The proportion of congenital hernias increased, while the other types of DH appeared stationary. Most DHs were left-sided (83.8%). The median number of herniated organs declined across observed periods. A working diagnosis was correct in 50%. DH type did not correlate to maternal or neonatal outcomes. Laparoscopic access increased while thoracotomy varied across periods. Presentation of less than 3 d carried a significant risk of strangulation in pregnancy. The clinical presentation of DH is easily confused with common chest conditions, delaying the diagnosis, and increasing maternal and neonatal mortality. Symptomatic DH should be included in the differential diagnosis of pregnant women with abdominal pain associated with dyspnea and chest pain, especially when followed by collapse. Early diagnosis and immediate intervention lead to excellent maternal and fetal outcomes. Strangulated DH requires an emergent operation, while delivery should be based on obstetric indications.

ARTICLE HIGHLIGHTS

Research background

Diaphragmatic hernia (DH) is extremely rarely described during pregnancy.

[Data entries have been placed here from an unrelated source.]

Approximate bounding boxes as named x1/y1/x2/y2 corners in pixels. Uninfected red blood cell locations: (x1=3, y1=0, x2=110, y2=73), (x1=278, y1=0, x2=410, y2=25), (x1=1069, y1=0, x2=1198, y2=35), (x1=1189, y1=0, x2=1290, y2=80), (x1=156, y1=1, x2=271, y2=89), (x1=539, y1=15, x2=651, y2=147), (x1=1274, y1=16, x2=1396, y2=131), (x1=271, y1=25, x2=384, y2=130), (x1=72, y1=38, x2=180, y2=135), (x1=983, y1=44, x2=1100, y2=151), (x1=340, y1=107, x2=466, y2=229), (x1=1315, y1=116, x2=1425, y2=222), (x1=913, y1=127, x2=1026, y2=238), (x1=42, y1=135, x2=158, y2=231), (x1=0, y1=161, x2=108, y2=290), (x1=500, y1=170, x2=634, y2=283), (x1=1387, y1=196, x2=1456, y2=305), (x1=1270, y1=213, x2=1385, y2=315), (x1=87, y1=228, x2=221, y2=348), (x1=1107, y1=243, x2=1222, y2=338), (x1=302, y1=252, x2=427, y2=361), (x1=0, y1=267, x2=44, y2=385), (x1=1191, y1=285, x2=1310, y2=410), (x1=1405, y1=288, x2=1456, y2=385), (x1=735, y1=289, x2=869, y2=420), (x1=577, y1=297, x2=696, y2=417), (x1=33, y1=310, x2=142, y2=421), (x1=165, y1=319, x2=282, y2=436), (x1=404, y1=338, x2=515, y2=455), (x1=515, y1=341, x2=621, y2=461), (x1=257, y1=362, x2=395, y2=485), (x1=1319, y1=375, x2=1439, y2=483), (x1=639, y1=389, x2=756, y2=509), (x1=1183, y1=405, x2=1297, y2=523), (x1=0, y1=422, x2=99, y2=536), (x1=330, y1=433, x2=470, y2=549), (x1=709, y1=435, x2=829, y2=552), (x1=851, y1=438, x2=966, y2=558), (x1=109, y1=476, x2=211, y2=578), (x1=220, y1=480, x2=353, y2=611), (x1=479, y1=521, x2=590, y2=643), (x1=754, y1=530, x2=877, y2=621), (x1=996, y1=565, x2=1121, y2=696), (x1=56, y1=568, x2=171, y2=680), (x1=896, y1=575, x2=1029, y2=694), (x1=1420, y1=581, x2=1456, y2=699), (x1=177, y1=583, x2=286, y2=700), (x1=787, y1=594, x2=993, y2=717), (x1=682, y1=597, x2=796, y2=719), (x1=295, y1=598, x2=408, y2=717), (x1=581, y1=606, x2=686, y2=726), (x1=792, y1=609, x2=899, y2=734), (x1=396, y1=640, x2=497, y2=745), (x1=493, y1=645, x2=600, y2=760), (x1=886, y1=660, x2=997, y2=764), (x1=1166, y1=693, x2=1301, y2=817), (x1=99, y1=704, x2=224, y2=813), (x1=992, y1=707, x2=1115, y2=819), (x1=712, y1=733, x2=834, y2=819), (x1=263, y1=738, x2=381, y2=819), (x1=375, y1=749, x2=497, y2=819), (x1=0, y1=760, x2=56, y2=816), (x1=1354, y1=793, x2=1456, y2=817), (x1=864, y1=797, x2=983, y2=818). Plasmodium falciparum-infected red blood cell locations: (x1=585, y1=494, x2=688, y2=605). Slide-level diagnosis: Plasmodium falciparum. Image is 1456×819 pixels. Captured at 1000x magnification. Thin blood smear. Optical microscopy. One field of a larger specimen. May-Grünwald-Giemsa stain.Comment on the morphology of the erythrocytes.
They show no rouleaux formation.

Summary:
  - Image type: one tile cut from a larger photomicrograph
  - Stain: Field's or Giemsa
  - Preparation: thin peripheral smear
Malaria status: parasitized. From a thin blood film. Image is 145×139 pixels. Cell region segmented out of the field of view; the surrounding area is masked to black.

Due to the rarity, there is no diagnostic or treatment algorithm for DH in pregnancy.

Research motivation

Although rare, such cases can be found in clinical practice, and immediate intervention is necessary. Due to the lack of guidelines on the subject, it is difficult to make correct decisions. A review article on the subject would simplify the decision process.

Research objectives

To summarize and define the most appropriate diagnostic methods and therapeutic options for DH in pregnancy based on scarce literature.

Research methods

A literature search of English-, German-, Spanish-, and Italian-language articles were performed using PubMed (1946–2021), PubMed Central (1900–2021), and Google Scholar. The PRISMA protocol was followed. Demographic, imaging, surgical, and obstetric data were obtained.

Research results

The average maternal age increased. The proportion of congenital hernias increased, while the other types appeared stationary. Most DHs were left-sided (83.8%). The median number of herniated organs declined. A working diagnosis was correct in 50%. DH type did not correlate to maternal or neonatal outcomes. Laparoscopic access increased while thoracotomy varied. Presentation of less than 3 d carried a significant risk of strangulation in pregnancy.

Research conclusions

The clinical presentation of DH is easily confused with common chest conditions, delaying the diagnosis, and increasing maternal and neonatal mortality. Symptomatic DH should be included in the differential diagnosis of pregnant women with abdominal pain associated with dyspnea and chest pain, especially when followed by collapse. Early diagnosis and immediate intervention lead to excellent maternal and fetal outcomes. Strangulated DH requires an emergent operation, while delivery should be based on obstetric indications.

Research perspectives

Diagnostic, surgical, and obstetric findings of this study will shorten the diagnostic delay of DH. Also, earlier and more beneficial surgical and obstetric management would reduce maternal complications and fetal mortality.